Ce gouvernement fait une des politiques de l’offre les plus généreuses pour
le capital, en lâchant chaque année 162 milliards d’aides diverses et
variées sans contreparties. Il n’a aucune vision ni stratégie industrielle. Il
se contente de mettre à disposition un cadre financier extrêmement favorable,
en priant que le patronat veuille bien maintenir l’emploi ou en créer. Mais le
capital est vorace et trouve toujours un cadre plus favorable où les salaires
sont plus bas et les normes sociales et environnementales moins contraignantes.

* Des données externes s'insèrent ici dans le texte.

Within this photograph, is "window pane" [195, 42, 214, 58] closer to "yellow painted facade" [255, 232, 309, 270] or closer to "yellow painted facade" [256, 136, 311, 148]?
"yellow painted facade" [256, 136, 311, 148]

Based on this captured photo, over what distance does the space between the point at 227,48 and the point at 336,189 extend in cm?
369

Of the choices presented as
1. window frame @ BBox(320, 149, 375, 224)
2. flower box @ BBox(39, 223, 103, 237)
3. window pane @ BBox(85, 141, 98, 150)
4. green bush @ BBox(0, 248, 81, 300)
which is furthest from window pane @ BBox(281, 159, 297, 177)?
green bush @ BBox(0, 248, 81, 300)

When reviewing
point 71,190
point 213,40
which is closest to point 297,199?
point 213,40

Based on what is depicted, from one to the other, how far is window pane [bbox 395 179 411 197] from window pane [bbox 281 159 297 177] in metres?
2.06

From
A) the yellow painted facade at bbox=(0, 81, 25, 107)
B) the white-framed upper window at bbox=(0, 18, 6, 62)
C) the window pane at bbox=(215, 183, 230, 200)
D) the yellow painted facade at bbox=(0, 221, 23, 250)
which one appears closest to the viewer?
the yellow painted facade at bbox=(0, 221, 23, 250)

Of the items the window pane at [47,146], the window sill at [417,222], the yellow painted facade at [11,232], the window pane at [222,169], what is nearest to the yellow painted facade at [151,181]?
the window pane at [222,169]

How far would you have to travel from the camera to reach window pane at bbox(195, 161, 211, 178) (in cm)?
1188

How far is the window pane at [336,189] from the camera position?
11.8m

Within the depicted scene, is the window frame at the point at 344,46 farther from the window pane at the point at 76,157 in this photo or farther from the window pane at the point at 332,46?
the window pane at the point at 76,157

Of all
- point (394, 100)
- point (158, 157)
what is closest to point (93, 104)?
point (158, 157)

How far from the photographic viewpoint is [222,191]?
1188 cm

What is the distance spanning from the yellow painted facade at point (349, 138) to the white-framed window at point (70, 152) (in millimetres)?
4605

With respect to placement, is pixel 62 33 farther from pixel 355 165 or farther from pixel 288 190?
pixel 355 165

Pour réindustrialiser efficacement le pays, encore faut-il conserver
l’existant et installer – ou réinstaller – toute la chaîne de valeur
et de production en France. Dans le secteur automobile, la France sera sans
doute un des leaders dans la production de batteries. Mais le reste ? Si
toutes les pièces et les assemblages se font ailleurs, si le chômage continue
d’augmenter, qui pourra acheter les voitures électriques de demain ? C’est
pour cela que la lutte des MA France, sous-traitant quasi exclusif de
Stellantis, est emblématique. Les 400 salariés d’Aulnay-sous-Bois y
fabriquent des pièces embouties, pare-chocs et portes par exemple. Le donneur
d’ordres a décidé de fermer l’usine et de délocaliser sa production en Turquie,
sur l’autel de la rentabilité financière. Et que fait l’État ? Il est
spectateur.
Il est donc temps d’agir, en passant par la loi et non plus par des petits
déjeuners à Bercy ou des repas fastueux à Versailles. Il faut d’urgence
conditionner les aides publiques en termes d’emplois, de salaires et de
maintien des savoir-faire, compétences et sites industriels. Il faut surtout
légiférer pour que les donneurs d’ordres soient responsables de leurs
sous-traitants, notamment dans l’automobile et l’aéronautique. Il faut
maintenant passer des mots aux actes en donnant à l’intelligence ouvrière de
nouveaux droits aux salariés dans la gestion de l’entreprise.